The linear PCM via HDMI (if your AVR/Pre-Pro supports it) has the advantage that you can use the DSP functions in your AVR/Pre-Pro, for instance apply DD PLIIx to 5.1 audio to drive the rear surrounds in a 7.1 system. A very few high end systems have the option of digitizing the 5.1 analog inputs and doing the same (the Sherwood preamp is one IIRC).

Bob


----------



## bobgpsr (Apr 20, 2006)

*Re: HD DVD 2.0 firmware (leaked out); enables TrueHD 5.1*



Tommy said:


> I've read that PQ has even improved with the new firmware update, Bob can you confirm this? Also what type of connections are you using for audio?
> 
> I have the single (I think it is digital something) wire running from the player to the receiver.
> 
> What other improvements have you noticed?
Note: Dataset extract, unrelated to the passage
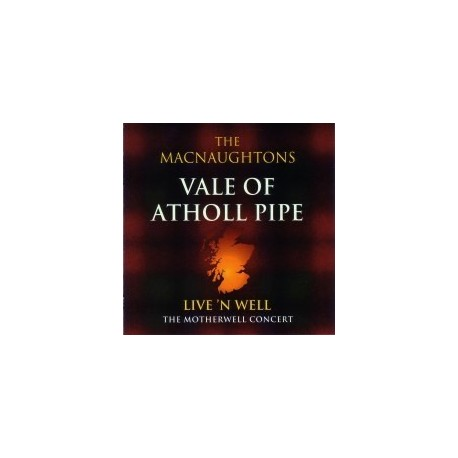 Vale of Atholl Pipe Band - Live 'N Well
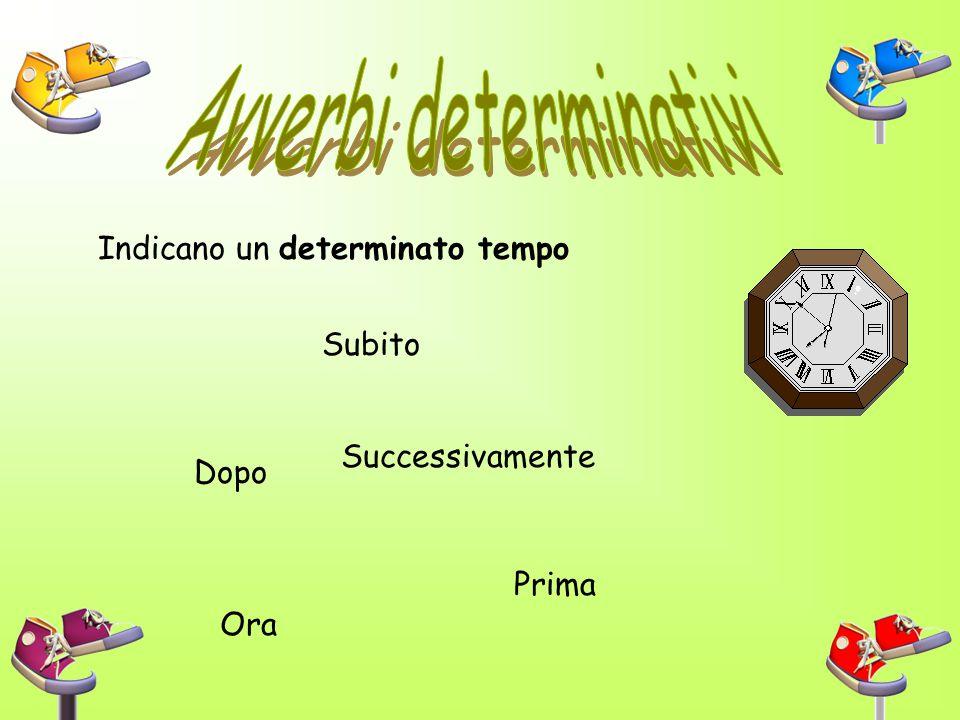 Le funzioni degli avverbi determinativi Tempo:Matteo legge sempre Luogo:Matteo legge dappertutto Quantità:Matteo legge molto Affermazione:Sicuramente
Also have you noticed any disadvantages with the new firmware?...


I'm using the 5.1 analog outputs for audio and 1080i component for video to my 1080p 37" LCD display. I only re-watched POTO last night and the video was superb. Better than before? Hard to say. but none of the issues people have had with the video via HDMI or DVI have ever been a problem with component connection (no color space or BTB/WTW issues ever for component). My HDMI connector on my 37" LCD disply is broken.  

The single S/PDIF connection you are using is not the most optimum for the new HD DVD audio codecs. It works -- but when you finally set it up in your new theater you should use HDMI or analog to get the full quality benefit.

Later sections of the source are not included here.